At universities, growing administrative bloat has been accompanied by a degradation of the role of teachers. Presidential salaries now must compete with Wall Street, because academics apparently lack the business expertise to run a school. Some institutions are even fighting to change the status of their departmental chairs, taking the job of overseeing academic practices out of faculty hands and making the position purely administrative. These are structural changes taking place in academia due to business decisions that have not benefitted students, faculty, or the quality of the education that we provide. These changes have led to the abusive over-work of full-timers and complete insecurity for adjuncts, now the majority of teaching faculty

 

The consequences of corporate practices in academia are clearly evident in university hiring practices over the past forty years. In 1969, only 18.5% of the people teaching in universities were part-time[1]. By 2011 this number had reached 75.5%[2]. This means that students used to attend classes where the vast majority of their teachers, 81.5%, were full-time. Faculty had secure lives, which gave them the time and support to be scholars and nurture the development of their pupils. They were regularly available on campus, and familiar with the school’s staff, policies, and the services students could receive. This is now true of only a fraction of the faculty: 24.5% are tenured or tenure track. It’s not only students who are no longer adopted by their alma maters. Colleges now refuse to commit to their faculty as well.

 

Artists are particularly harmed by the shift to a majority part-time faculty: a survey of 10,000+ adjuncts showed that out of the many fields of study, Studio Art and Design departments employ the third largest percentage of part-time teachers.[3] This could be because teaching remains an appealing prospect for artists. We have little control over the market for the work generated in our studios, so we seek ways to maintain our practice. We need to be around other artists, have opportunities to network, be part of a critical dialog, and have space and tools to work. There are few jobs outside of college teaching that satisfy all these needs. As institutions and cultural centers, universities could be stable employers with an ability to sustain faculty by committing to and investing in them as educators. They have the ability to offer tenure, true job security. But administrative leaders in many schools have made the prospect of a securing a tenure-track job in academia a thing of the past. Too many changes occur at the highest level of administration without faculty input, and clearly neglect to consider educational quality and student need.
+-------+
- What to work on:
[1] Output the lines of the listing from the one containing "At what distance does" through the last line of the listing as a JSON list of strings, one string per line, with blank lines left out.
[2] Write the next part of the piece on part-time faculty in universities, picking up after its final sentence.

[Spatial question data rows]
+-------+
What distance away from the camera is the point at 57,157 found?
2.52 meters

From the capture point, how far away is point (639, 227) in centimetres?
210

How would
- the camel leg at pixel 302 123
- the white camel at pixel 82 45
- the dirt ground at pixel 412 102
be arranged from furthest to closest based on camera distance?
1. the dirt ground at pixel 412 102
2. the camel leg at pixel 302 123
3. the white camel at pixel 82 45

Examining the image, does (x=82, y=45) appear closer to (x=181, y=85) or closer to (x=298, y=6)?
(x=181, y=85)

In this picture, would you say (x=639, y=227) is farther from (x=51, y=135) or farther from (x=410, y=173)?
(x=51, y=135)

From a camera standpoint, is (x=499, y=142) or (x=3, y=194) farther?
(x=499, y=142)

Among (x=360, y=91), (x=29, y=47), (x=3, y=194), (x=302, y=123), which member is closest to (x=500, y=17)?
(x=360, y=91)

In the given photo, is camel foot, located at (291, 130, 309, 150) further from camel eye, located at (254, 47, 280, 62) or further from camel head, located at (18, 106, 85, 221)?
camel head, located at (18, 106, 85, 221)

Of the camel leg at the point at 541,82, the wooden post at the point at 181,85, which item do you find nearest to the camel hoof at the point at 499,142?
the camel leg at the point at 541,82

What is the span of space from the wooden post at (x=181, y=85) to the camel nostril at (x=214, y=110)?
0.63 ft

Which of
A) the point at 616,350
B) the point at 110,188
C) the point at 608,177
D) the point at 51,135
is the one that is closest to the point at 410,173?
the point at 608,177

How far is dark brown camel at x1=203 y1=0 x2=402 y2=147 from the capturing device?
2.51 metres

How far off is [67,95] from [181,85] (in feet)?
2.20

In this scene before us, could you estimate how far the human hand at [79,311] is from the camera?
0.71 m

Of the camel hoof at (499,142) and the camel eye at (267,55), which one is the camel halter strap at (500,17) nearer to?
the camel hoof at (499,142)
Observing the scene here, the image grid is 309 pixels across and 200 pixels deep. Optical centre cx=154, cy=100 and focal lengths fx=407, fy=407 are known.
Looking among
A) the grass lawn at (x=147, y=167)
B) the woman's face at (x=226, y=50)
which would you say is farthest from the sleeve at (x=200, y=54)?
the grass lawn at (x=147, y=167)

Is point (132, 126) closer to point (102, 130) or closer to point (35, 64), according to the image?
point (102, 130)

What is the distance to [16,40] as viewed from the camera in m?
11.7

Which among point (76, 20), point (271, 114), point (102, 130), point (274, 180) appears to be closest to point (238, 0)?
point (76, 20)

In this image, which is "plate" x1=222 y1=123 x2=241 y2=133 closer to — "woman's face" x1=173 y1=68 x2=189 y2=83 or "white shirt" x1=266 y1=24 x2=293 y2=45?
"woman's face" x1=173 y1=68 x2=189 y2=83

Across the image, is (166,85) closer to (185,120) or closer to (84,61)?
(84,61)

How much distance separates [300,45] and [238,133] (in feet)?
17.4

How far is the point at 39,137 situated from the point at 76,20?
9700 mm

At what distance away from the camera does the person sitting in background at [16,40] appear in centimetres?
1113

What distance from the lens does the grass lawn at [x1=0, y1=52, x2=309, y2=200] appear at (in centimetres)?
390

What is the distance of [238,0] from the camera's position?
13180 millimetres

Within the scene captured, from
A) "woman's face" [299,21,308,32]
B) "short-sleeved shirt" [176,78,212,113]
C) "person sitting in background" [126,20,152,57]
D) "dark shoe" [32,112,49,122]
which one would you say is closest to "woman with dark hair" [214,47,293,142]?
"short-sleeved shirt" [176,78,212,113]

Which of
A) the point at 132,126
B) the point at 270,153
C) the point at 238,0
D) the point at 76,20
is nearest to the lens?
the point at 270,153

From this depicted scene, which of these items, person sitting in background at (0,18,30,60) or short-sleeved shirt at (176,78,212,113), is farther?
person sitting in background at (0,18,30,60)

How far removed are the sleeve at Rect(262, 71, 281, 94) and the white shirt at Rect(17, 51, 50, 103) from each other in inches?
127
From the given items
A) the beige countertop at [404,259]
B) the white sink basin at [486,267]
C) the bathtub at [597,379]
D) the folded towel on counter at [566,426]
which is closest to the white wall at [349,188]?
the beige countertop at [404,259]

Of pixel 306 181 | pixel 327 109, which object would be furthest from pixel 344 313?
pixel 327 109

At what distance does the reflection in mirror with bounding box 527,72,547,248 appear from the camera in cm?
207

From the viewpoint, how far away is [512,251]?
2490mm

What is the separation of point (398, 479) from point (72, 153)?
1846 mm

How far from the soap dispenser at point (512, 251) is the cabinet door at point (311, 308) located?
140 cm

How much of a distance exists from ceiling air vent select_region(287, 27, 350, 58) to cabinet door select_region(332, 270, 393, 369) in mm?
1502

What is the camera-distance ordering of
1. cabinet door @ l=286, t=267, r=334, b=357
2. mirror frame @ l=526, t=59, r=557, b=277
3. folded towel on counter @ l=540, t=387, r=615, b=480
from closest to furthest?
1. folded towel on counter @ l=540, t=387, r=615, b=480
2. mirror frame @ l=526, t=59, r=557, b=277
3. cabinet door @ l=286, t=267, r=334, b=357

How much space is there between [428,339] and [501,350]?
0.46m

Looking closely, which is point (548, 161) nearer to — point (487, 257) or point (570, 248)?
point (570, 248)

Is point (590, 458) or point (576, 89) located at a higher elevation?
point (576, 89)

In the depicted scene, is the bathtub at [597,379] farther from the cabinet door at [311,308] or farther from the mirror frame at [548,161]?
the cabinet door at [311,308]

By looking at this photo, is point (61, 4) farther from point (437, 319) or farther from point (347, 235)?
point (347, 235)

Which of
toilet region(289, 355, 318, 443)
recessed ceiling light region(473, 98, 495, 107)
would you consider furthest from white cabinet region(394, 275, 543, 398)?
+-------+
- Solved tasks:
[1]
[
  "At what distance does the reflection in mirror with bounding box 527,72,547,248 appear from the camera in cm?",
  "207",
  "From the viewpoint, how far away is [512,251]?",
  "2490mm",
  "What is the separation of point (398, 479) from point (72, 153)?",
  "1846 mm",
  "How far from the soap dispenser at point (512, 251) is the cabinet door at point (311, 308) located?",
  "140 cm",
  "How much of a distance exists from ceiling air vent select_region(287, 27, 350, 58) to cabinet door select_region(332, 270, 393, 369) in mm?",
  "1502",
  "What is the camera-distance ordering of",
  "1. cabinet door @ l=286, t=267, r=334, b=357",
  "2. mirror frame @ l=526, t=59, r=557, b=277",
  "3. folded towel on counter @ l=540, t=387, r=615, b=480",
  "from closest to furthest?",
  "1. folded towel on counter @ l=540, t=387, r=615, b=480",
  "2. mirror frame @ l=526, t=59, r=557, b=277",
  "3. cabinet door @ l=286, t=267, r=334, b=357",
  "How much space is there between [428,339] and [501,350]?",
  "0.46m",
  "Looking closely, which is point (548, 161) nearer to — point (487, 257) or point (570, 248)?",
  "point (570, 248)",
  "Is point (590, 458) or point (576, 89) located at a higher elevation?",
  "point (576, 89)",
  "In the depicted scene, is the bathtub at [597,379] farther from the cabinet door at [311,308] or farther from the mirror frame at [548,161]?",
  "the cabinet door at [311,308]",
  "By looking at this photo, is point (61, 4) farther from point (437, 319) or farther from point (347, 235)?",
  "point (347, 235)",
  "Which of",
  "toilet region(289, 355, 318, 443)",
  "recessed ceiling light region(473, 98, 495, 107)",
  "would you consider furthest from white cabinet region(394, 275, 543, 398)?"
]

[2]
 

With the vast majority of the faculty now part-time, ‘at will’ employees who can be fired at any time without cause, administrators are better positioned to make policy without concern for what faculty-members think. Whether teachers are adjunct or full-time, they are vulnerable and unlikely to have much of a say. We are hired to cultivate our students’ voices, but we’d best be cautious in exercising our own. Start to note moments when you are careful about what you say in your department and you’ll see the areas where you should have a voice that is respected, but is not.

 

As artists who teach as adjuncts, there are particular ways in which we are pressured to fulfill work that isn’t part of our job. Often it’s work that had been done by former full-timers or support staff. These practices have become so normal, so integral to what-is-done-here, that no one sees them as problematic. We just accept it as part of our job, try to look at it from the bright side, or grin and bear it. One common example occurs at the end of every semester: the work we were committed to do in our contracts has been satisfied, but we’re asked to attend department-wide, full-day critiques.

 

End of semester critiques are considered ‘final exams’ for each student, though grades are usually unaffected by the critiques. It’s not part of any class – it’s a departmental requirement. Generally, departmental critiques will last about six hours, though they can go for eight, and often they’ll span multiple days. Sometimes they’re presented as optional events, but it’s hard to ignore the fact that participating and performing in front of the department can improve one’s chances of continuing employment. Refusing to show up is seen as belligerent, and as a lack of commitment to the community the department claims to foster. Students aren’t aware that the faculty is being told to volunteer their time, and must wonder: what kind of person refuses to put everything aside when their community is coming together?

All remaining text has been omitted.